Retype word for word the lines of the data below, from the first to the one bearing "genus: Nanger", with that one included.

|---|

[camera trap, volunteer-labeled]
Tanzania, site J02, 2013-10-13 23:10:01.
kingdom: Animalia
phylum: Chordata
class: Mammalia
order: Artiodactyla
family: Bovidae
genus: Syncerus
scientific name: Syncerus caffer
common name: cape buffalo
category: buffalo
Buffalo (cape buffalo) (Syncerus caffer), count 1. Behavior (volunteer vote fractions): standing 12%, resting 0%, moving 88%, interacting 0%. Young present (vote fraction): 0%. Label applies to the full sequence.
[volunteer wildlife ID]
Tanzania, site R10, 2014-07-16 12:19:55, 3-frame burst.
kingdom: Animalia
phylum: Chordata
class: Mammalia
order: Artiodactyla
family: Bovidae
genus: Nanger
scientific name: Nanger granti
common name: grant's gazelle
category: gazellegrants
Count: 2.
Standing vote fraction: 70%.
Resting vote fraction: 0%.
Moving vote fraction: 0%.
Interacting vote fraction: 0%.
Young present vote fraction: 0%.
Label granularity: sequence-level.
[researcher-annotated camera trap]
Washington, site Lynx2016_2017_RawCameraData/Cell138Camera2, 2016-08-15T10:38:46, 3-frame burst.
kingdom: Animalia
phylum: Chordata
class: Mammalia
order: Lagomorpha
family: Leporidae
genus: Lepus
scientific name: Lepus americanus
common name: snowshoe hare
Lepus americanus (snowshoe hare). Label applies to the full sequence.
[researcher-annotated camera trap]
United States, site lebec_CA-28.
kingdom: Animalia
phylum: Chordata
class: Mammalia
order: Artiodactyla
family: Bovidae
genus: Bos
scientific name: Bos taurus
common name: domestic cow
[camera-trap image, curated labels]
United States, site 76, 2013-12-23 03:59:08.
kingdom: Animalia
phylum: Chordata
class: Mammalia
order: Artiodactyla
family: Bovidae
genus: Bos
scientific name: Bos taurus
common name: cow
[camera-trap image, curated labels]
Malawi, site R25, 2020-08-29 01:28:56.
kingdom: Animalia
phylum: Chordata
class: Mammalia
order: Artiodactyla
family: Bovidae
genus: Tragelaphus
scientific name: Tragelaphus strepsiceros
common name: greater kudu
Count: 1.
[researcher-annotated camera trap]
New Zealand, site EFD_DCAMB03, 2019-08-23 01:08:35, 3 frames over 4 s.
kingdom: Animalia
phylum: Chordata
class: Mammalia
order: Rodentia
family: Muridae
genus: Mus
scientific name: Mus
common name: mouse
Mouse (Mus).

|---|

**Result of the task:**
[camera trap, volunteer-labeled]
Tanzania, site J02, 2013-10-13 23:10:01.
kingdom: Animalia
phylum: Chordata
class: Mammalia
order: Artiodactyla
family: Bovidae
genus: Syncerus
scientific name: Syncerus caffer
common name: cape buffalo
category: buffalo
Buffalo (cape buffalo) (Syncerus caffer), count 1. Behavior (volunteer vote fractions): standing 12%, resting 0%, moving 88%, interacting 0%. Young present (vote fraction): 0%. Label applies to the full sequence.
[volunteer wildlife ID]
Tanzania, site R10, 2014-07-16 12:19:55, 3-frame burst.
kingdom: Animalia
phylum: Chordata
class: Mammalia
order: Artiodactyla
family: Bovidae
genus: Nanger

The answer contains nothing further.